Özet:
Elevated levels of reactive oxygen species can damage proteins. Sulfur-containing amino acid
residues, cysteine and methionine, are particularly susceptible to such damage. Various enzymes evolved to
protect proteins or repair oxidized residues, including methionine sulfoxide reductases MsrA and MsrB,
which reduce methionine (S)-sulfoxide (Met-SO) and methionine (R)-sulfoxide (Met-RO) residues, respectively,
back to methionine. Here, we show that MsrA and MsrB are involved in the regulation of
mitochondrial function. Saccharomyces cerevisiae mutant cells lacking MsrA, MsrB, or both proteins had
normal levels of mitochondria but lower levels of cytochrome c and fewer respiration-competent mitochondria.

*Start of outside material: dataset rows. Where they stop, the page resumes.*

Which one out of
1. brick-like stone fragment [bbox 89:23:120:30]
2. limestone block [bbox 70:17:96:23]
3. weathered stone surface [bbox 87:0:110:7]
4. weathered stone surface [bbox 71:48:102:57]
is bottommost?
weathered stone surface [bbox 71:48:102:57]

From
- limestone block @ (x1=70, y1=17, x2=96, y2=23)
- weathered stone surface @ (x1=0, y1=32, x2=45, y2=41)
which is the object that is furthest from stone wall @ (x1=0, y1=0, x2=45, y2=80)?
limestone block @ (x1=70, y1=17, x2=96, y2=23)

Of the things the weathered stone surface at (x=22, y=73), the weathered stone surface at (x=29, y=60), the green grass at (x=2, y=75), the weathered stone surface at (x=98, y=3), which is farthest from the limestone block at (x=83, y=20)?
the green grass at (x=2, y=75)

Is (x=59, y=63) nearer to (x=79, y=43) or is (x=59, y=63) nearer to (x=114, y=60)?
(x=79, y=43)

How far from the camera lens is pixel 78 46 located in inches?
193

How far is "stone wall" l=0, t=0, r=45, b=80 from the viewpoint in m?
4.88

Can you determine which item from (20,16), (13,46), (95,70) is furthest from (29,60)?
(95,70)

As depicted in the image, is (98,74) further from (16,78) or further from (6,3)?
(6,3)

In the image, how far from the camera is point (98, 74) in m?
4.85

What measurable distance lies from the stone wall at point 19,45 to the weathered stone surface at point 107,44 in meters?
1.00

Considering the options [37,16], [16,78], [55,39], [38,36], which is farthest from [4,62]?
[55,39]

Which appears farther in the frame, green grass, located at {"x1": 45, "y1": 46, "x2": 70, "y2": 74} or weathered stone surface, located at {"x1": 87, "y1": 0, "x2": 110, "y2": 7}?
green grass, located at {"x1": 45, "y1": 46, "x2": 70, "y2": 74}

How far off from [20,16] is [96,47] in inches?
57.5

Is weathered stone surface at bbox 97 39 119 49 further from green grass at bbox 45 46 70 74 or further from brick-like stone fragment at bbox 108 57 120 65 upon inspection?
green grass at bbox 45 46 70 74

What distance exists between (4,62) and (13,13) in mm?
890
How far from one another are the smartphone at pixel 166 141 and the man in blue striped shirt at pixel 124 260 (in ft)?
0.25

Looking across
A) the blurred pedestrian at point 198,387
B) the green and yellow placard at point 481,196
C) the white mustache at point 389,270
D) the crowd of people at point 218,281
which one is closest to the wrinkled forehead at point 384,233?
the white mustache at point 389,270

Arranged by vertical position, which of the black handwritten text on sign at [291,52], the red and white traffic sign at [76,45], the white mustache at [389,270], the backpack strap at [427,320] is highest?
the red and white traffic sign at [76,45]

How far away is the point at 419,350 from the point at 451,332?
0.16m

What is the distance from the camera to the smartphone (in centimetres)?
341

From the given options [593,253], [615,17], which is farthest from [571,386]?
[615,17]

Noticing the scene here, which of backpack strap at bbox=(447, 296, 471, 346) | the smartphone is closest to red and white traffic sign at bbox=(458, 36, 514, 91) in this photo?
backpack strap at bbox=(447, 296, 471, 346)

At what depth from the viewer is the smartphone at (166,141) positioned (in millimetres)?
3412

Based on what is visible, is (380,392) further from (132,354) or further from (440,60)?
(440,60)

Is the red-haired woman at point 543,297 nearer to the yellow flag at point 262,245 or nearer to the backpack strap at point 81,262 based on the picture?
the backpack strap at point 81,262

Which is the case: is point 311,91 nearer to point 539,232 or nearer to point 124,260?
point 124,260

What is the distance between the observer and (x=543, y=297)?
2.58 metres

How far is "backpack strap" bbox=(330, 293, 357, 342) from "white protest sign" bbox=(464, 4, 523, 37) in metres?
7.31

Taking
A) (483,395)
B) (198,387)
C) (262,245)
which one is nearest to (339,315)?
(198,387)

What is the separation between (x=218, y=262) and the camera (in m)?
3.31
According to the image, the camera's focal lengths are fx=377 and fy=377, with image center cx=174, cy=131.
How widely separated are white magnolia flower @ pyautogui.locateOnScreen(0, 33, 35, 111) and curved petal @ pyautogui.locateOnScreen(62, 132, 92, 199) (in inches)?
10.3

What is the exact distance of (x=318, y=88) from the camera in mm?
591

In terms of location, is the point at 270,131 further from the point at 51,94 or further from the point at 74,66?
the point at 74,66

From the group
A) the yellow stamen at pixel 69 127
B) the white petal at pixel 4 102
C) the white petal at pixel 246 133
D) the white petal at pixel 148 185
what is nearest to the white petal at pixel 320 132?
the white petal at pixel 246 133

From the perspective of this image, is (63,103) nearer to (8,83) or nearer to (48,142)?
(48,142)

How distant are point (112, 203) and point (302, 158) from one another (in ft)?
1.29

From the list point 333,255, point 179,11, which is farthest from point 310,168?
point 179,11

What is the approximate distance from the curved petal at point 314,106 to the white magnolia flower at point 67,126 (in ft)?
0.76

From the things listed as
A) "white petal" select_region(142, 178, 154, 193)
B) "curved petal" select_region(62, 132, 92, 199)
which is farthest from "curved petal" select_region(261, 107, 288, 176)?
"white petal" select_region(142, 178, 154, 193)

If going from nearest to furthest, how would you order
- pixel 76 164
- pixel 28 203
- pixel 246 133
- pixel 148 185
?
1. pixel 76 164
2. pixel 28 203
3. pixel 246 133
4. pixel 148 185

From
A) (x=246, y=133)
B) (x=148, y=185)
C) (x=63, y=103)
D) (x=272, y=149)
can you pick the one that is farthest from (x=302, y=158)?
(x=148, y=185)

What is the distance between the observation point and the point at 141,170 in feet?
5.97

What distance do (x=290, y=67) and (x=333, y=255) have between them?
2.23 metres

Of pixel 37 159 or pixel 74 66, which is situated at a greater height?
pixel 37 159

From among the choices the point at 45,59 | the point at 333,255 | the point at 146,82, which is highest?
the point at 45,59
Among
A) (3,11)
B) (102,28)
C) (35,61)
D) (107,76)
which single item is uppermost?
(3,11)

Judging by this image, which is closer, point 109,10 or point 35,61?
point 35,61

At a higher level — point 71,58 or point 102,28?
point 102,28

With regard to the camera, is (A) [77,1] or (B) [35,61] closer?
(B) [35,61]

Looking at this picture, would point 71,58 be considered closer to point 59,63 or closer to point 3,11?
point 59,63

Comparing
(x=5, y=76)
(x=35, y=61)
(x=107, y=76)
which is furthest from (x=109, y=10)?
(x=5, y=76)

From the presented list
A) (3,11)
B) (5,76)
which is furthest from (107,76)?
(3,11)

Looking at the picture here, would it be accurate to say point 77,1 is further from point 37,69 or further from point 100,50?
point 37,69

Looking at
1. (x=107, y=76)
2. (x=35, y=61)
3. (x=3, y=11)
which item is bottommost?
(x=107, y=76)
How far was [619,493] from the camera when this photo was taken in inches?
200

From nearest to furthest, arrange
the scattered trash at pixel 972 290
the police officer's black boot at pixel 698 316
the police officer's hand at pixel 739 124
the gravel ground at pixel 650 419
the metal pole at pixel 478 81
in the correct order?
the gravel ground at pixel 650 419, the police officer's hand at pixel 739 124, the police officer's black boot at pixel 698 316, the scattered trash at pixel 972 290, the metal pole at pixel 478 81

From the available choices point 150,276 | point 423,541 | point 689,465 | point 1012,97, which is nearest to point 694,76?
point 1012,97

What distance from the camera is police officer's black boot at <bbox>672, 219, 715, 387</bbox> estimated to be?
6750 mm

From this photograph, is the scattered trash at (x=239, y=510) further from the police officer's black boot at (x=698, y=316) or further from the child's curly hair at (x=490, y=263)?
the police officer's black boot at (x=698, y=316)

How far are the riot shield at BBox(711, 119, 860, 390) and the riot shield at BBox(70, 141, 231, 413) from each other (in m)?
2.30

The growth of single MsrA or MsrB mutants on respiratory carbon sources was inhibited, and that of the
double mutant was severely compromised, indicating impairment of mitochondrial function. Although MsrA
and MsrB are thought to have similar roles in oxidative protein repair each targeting a diastereomer of
methionine sulfoxide, their deletion resulted in different phenotypes. GFP fusions of MsrA and MsrB showed
different localization patterns and primarily localized to cytoplasm and mitochondria, respectively. This
finding agreed with compartment-specific enrichment of MsrA and MsrB activities. These results show that
oxidative stress contributes to mitochondrial dysfunction through oxidation of methionine residues in
proteins located in different cellular compartments.